“Theodore,” she warns in her warm, motherly tone that always makes me feel like a child once again. “Alex is right, the force of the hit that caused that has probably given you a concussion.”
She gestures for me to go ahead of her and I step into her home.
Warmth surrounds me, and it’s not until the huge clock on the hallway wall catches my eye that I realise just how late it is and how much she probably doesn’t appreciate our interruption.
Looking back over my shoulder, I grimace in pain before taking in what she’s wearing.
“I’m so sorry for waking you for this,” I say, my eyes on her robe and slippers.
“Nonsense, Theo. You know I’m here whenever you boys need me. Even if you’d be better off in the hospital,” she mutters.
I take a seat on the sofa and she lowers herself down beside me, her gentle, warm fingers pressing against my head as Alex returns with her box of tricks and a bottle of vodka that he’s swiped from her liquor cabinet.

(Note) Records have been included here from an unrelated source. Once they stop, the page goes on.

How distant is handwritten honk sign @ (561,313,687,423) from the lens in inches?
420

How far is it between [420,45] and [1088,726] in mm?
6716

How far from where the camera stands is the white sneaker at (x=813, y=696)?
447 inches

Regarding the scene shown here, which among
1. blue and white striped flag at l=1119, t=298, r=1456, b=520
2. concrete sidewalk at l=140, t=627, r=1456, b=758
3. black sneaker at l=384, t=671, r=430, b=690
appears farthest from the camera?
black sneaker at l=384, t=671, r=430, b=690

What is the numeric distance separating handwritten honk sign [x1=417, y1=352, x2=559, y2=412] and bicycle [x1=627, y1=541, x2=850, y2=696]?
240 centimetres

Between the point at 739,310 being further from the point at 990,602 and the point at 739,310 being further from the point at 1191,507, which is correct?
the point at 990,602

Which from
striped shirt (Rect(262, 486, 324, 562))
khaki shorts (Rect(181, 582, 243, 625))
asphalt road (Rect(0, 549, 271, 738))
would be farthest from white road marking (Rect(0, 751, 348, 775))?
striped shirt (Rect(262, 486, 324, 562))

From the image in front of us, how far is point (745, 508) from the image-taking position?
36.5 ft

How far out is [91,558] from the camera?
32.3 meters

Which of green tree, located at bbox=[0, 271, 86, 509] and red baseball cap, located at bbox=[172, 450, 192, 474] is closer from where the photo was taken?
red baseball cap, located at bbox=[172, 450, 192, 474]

“This is going to need stitches,” she murmurs, more to herself than me.
“So stitch it. I can handle it.”
Reaching out, I gesture for the bottle in Alex’s hand, and after he’s uncapped it, he takes a swig himself and passes it over.

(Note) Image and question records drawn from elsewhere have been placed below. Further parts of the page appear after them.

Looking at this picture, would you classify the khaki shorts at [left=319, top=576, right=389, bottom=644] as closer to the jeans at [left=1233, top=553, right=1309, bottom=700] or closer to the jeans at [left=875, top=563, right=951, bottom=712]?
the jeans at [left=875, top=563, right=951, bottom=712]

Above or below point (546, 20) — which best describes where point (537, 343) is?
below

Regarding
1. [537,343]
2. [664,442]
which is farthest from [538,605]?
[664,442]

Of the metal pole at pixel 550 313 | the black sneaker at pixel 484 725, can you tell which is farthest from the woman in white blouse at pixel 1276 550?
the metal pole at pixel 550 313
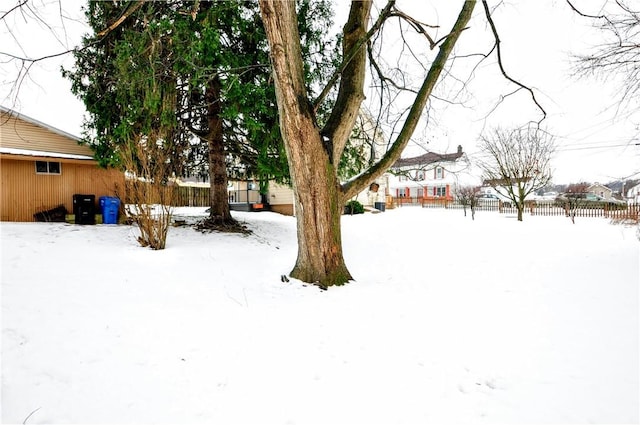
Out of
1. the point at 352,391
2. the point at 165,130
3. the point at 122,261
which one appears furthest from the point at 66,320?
the point at 165,130

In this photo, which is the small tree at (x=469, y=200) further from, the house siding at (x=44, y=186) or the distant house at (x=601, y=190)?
the distant house at (x=601, y=190)

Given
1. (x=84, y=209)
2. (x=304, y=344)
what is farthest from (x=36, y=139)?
(x=304, y=344)

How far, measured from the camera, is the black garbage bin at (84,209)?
34.0ft

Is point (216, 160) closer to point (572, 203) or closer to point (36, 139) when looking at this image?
point (36, 139)

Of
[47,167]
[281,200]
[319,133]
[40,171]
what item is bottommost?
[281,200]

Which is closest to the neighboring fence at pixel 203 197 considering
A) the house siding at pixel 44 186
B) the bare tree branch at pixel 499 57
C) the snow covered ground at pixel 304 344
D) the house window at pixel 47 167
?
the house siding at pixel 44 186

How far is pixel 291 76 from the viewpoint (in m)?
4.58

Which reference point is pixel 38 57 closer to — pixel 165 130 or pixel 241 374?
pixel 165 130

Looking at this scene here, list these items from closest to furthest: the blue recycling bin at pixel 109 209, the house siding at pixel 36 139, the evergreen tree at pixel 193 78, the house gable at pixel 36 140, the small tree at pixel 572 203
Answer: the evergreen tree at pixel 193 78, the house gable at pixel 36 140, the house siding at pixel 36 139, the blue recycling bin at pixel 109 209, the small tree at pixel 572 203

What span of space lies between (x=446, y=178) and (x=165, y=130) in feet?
119

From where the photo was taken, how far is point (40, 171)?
10.4 metres

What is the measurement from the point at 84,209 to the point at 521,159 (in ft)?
70.9

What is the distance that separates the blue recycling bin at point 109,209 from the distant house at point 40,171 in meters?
0.51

“Make it hurt, G. I deserve it.”
“I highly doubt that, Theodore. I’ve never met a sweeter boy in my life.”
She winks at me and I bark a laugh, regretting it instantly when pain shoots down my spine.
It doesn’t take long until my laughter is forgotten, and I’m soon gritting my teeth as she stitches me back together.
I stare across the room, keeping my mind on Emmie, on better times with her as I try to distract myself.
Gianna is right. I should probably be at the hospital and with a local anaesthetic for this, but fuck that. I’ll take the pain if it means I’m able to get back out there and find my girl.
“We’ll find her,” Alex says firmly, obviously reading my mind.
I stare at him, the same question running around my head like it has since I woke up in my car.
Who wants her so badly that they’d go to that effort to get her?